Rumours have recently been spreading throughout the TriHards that one of their ranks has been engaging in the unethical, uncompetitive and just plain cheating behaviour of blood doping. Even more of a concern is the fact that it does not seem to have improved his results in the least! We tracked the culprit down to a room in Garran, where we found him reclining in a chair, with several ladies hovering over him ensuring his comfort, and passing him a chocolate milkshake.
And we found it was true; we watched as the blood of this elder statesmen of the TriHards was taken from his body, then cleaned and filtered, reducing the overall volume, thus increase the red blood cell density (doping!) We knew the Cyborg was getting old, but we never thought he’d consider such underhanded methods to keep up with the “whipper snappers” amongst the TriHards. Not being the hands-off journalistic types, we pushed the Cyborg on the issue.
And the cheat, squirming in his luxuriously-padded chair, dared to justify his behaviour. He claimed he was donating blood product to the Red Cross. Platelets, with some plasma in fact, and that it was all for a good cause, that he was in fact saving lives We, of course, didn’t believe his defence of altruistic actions for a moment. So, to convince us, he began to barrage us with facts in a pathetic attempt to distract us, heaping so much logical argument and statistics against our shimmering sensationalism as to render the entire story quite dull.
The Cyborg started out by claiming he’d been a regular blood donor for years - since well before the TriHards had even started. And, just as adventure racers may move from shorter, novice courses up to the longer classic courses once they were experienced, so too he had moved through the ranks from the simple whole blood donation (which can only be done once every three months) up to plasma donation (which can be donated every fortnight), then finally onto the precious platelets (again which may be donated every two weeks). The more elite categories of plasma and platelet donation require a little more “work” whereby the donor is hooked up to the machine, and their blood is filtered through to make the donation. It takes a little longer than a regular donation, so is much more of an endurance event.

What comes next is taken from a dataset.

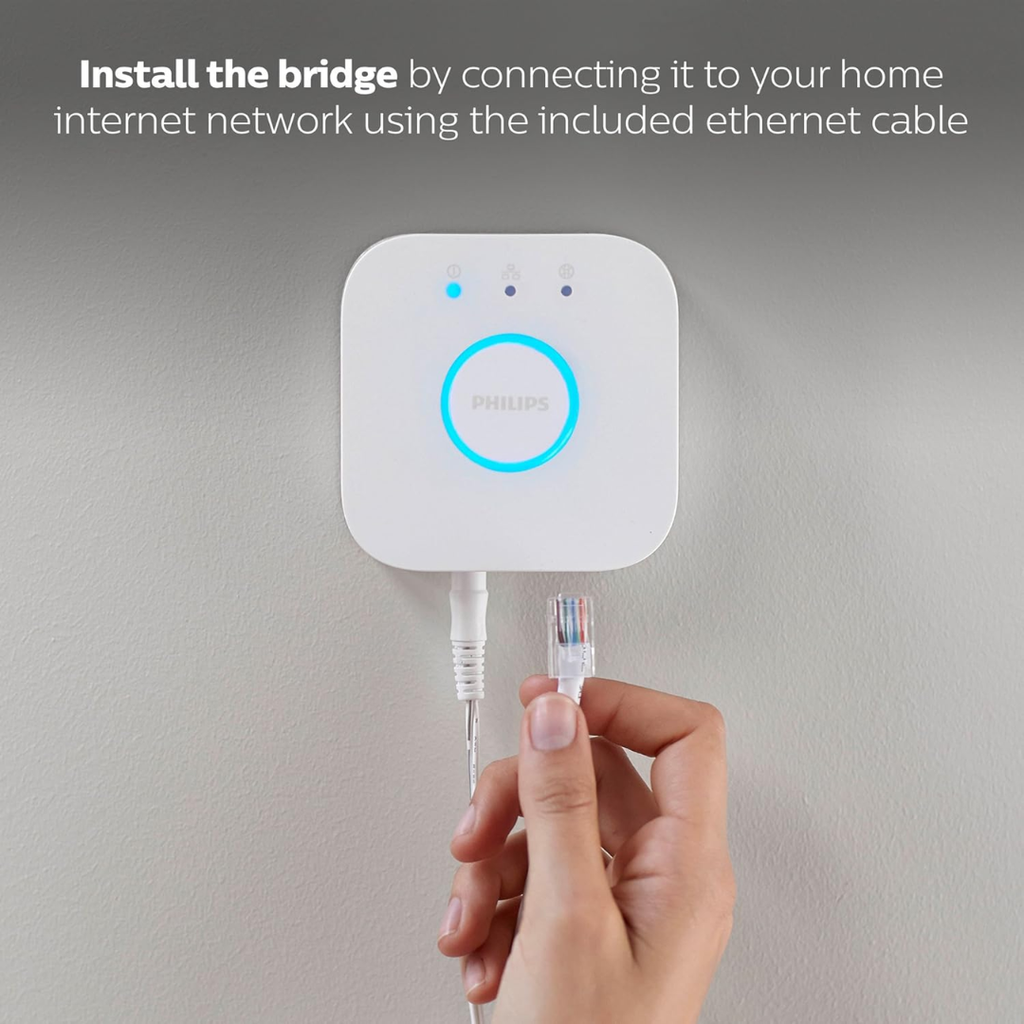 Philips Hue Bridge image 1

And endurance event where you get milkshakes, a warm blanket and a chance to finally read that latest edition of Outer Edge (alternatively, they can provide a portable DVD player, so donors can bring in their own copy of 24 solo to watch!)
He then began to lull us into a slumber, rolling of facts and figures associated with what he claimed to be his life-saving donations, such as the fact that of the 22,704,190 Australians, only approximately 500,000 donate blood, or about 2%, which is a very small number of people to cover the 27,000-odd blood donations Australia needs every week. Particularly when you consider that approximately 33% of the population will need blood in their lifetime.

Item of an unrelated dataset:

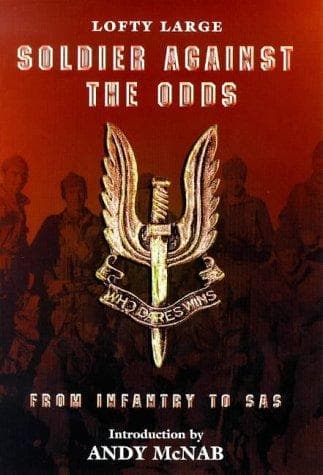 Tapa de Soldier Against the Odds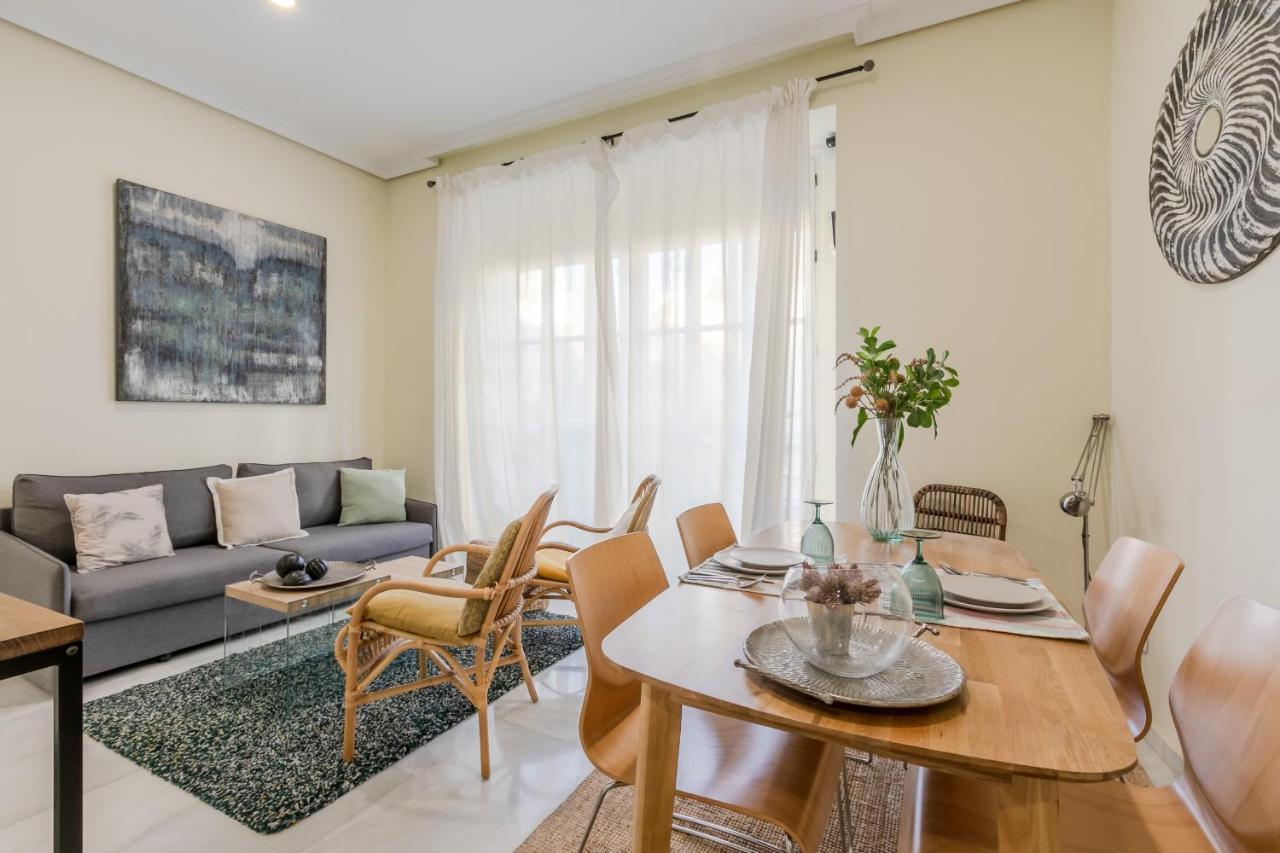 San Pablo Premium Suites 세비야 외부 사진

As our eyelids grew heavier and heavier under the burden of the Cyborg’s montone, one of the nurses made us more comfortable, tilting the chair back and putting a blanket over us, as the Cyborg continued in his dulcet, sleep-inducing tones:
“And you know, it doesn’t hurt at all. You won’t even know it’s happening - apart from the fact that you’ll receive some pampering for a half an hour or so. And who doesn’t need a bit of pampering every now and then? In fact, you’re soaking it!” And sure enough, they’d already taken 250ml of blood from us without us even noticing, distracting us from our indignant outrage by offering us a chocolate milkshake. Between the milkshake, and the juice and bikkies in the post-donation lounge, we probably put on more weight than we lost in the donation process, losing any advantage it may give us.